Depuis qu’Hippodamos de Milet a dessiné Rhodes sur le modèle d’un théâtre, nous avons la vague impression que les villes peuvent constituer des scènes, où l’essentiel reste toutefois invisible. « Chaque ville a un sexe et un âge qui n’ont rien à voir avec sa démographie », a écrit John Berger. Une ville possède nécessairement un solide alter ego, si ce n’est une âme. Toute l’énergie qui s’y déploie, 24 heures par jour, année après année (la rumeur incessante de la circulation, les incidents éphémères qui s’y produisent, les légendes urbaines qui font boule de neige), doit bien aller quelque part. Si nous restons assez longtemps à une intersection, si nous parcourons une ville selon des itinéraires inaccoutumés, avec assez de concentration et d’ouverture d’esprit (si la méthode est suffisamment parfaite), des indices de l’alchimie secrète et de l’âme de cette ville nous seront inévitablement révélés. En théorie, du moins. Laquelle a un nom : psychogéographie.

Plusieurs d’entre nous ont peur. Nous avons peur d’avoir irréparablement abîmé le monde, matériellement et spirituellement, même si, à l’échelle « locale », la mienne, celle du pion posté près d’un conteneur, tout ne semble pas perdu. Un artiste du nom de David Mandl, pièce qu’on vient « d’éliminer » sur l’échiquier de Providence, donne cet exemple : « Quand on se promène à New York avec un appareil photo autour du cou, si on ne photographie pas la statue de la Liberté, on est automatiquement suspect. »

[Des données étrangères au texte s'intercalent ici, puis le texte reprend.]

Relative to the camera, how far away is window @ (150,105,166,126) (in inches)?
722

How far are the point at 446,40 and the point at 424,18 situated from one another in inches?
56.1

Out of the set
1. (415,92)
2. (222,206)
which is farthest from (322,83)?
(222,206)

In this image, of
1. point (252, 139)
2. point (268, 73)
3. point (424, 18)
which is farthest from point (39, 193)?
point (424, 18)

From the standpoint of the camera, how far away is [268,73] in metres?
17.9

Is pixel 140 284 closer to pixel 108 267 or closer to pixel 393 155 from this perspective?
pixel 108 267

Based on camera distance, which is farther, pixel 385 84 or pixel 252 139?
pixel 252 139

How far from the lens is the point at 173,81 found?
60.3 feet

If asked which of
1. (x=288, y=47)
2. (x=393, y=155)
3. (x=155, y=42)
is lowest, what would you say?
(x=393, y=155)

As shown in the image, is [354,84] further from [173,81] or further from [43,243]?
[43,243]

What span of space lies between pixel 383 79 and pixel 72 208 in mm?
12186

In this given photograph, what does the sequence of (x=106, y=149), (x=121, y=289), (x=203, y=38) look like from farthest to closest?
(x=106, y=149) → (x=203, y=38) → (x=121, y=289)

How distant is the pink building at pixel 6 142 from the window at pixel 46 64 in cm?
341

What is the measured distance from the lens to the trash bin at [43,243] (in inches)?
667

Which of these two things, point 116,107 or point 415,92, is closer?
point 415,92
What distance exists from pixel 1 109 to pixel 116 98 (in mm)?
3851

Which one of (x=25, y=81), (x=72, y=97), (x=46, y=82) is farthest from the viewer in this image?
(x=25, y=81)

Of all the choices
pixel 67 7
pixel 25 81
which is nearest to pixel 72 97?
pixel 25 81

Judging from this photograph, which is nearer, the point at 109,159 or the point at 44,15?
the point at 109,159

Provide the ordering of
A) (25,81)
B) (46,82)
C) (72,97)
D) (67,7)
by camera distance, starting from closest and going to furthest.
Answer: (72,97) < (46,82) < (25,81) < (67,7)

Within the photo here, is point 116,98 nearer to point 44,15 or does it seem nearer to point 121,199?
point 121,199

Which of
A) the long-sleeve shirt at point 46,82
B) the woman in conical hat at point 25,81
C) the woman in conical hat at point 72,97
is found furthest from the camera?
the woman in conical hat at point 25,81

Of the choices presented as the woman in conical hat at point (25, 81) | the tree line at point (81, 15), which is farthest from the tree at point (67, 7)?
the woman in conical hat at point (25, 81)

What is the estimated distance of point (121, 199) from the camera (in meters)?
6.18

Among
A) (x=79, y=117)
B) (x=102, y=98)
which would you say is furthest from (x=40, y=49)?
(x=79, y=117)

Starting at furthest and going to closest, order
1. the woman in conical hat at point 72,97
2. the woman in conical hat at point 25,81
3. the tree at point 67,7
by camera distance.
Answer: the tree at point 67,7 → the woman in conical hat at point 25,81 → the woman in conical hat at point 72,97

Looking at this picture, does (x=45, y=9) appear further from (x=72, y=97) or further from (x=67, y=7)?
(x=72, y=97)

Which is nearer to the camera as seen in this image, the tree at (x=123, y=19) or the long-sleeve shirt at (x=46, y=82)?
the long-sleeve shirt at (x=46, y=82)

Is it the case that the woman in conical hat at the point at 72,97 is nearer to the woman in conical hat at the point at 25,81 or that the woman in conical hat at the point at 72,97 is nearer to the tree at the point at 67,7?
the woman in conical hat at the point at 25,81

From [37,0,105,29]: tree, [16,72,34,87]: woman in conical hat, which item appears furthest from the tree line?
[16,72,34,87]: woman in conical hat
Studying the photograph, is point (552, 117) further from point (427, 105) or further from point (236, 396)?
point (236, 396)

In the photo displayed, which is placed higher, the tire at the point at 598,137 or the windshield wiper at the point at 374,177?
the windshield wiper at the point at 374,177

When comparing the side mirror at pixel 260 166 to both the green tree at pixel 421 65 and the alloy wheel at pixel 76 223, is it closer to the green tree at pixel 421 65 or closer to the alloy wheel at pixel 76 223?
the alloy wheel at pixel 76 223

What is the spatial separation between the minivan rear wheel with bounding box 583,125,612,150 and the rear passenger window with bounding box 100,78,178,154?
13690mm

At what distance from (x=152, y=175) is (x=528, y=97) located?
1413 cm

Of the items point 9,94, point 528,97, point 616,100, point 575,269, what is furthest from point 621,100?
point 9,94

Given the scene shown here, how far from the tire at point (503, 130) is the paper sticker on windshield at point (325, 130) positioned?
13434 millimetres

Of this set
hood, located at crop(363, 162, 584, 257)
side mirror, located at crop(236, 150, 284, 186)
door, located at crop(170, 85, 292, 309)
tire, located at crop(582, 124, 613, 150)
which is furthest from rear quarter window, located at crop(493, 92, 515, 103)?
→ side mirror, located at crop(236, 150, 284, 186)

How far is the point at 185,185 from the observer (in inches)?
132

Du type nerveux et tout de noir vêtu, Mandl est sans cesse à l’affût du moindre détail. C’est l’un des cofondateurs de Glowlab, un collectif de Brooklyn qui organise, depuis trois ans, des activités comme ce jeu d’échecs où je suis un pion. Glowlab organise chaque année le Psy-Geo-Conflux, une sorte de festival urbain auquel participent des groupes d’universitaires, d’activistes, d’aventuriers, d’architectes et d’artistes comme les LA Urban Rangers ou l’Institute for Infinitely Small Things. Ces gens croient aux randonnées cyclistes non planifiées, créent des brigades de planteurs de tournesols, organisent des visites muettes d’« espaces invisibles ». Il suffit de composer leur numéro sans frais pour obtenir un itinéraire de randonnée adapté à notre personnalité. Ils ont transformé les réseaux sans fil qui quadrillent les villes (téléphonie mobile, Wi-Fi) en des millions de cases personnalisées. Avec eux, Manhattan devient périodiquement un labyrinthe où des citoyens fantômes donnent la chasse à un Pacman humain (tous les détails sur www.pacmanhattan.com). Les cartes géographiques ne suffisent plus (ou alors elles sont trop contraignantes). Pour aller du point A au point B, il ne suffit plus de jouer à pile ou face ou de choisir un algorithme aléatoire (gauche, gauche, droite, gauche, gauche, droite…). Nous serions censés faire appel à une force supérieure pour nous guider dans la découverte de l’âme d’une ville. Pour les psychogéographes, la ville est l’ultime terra incognita.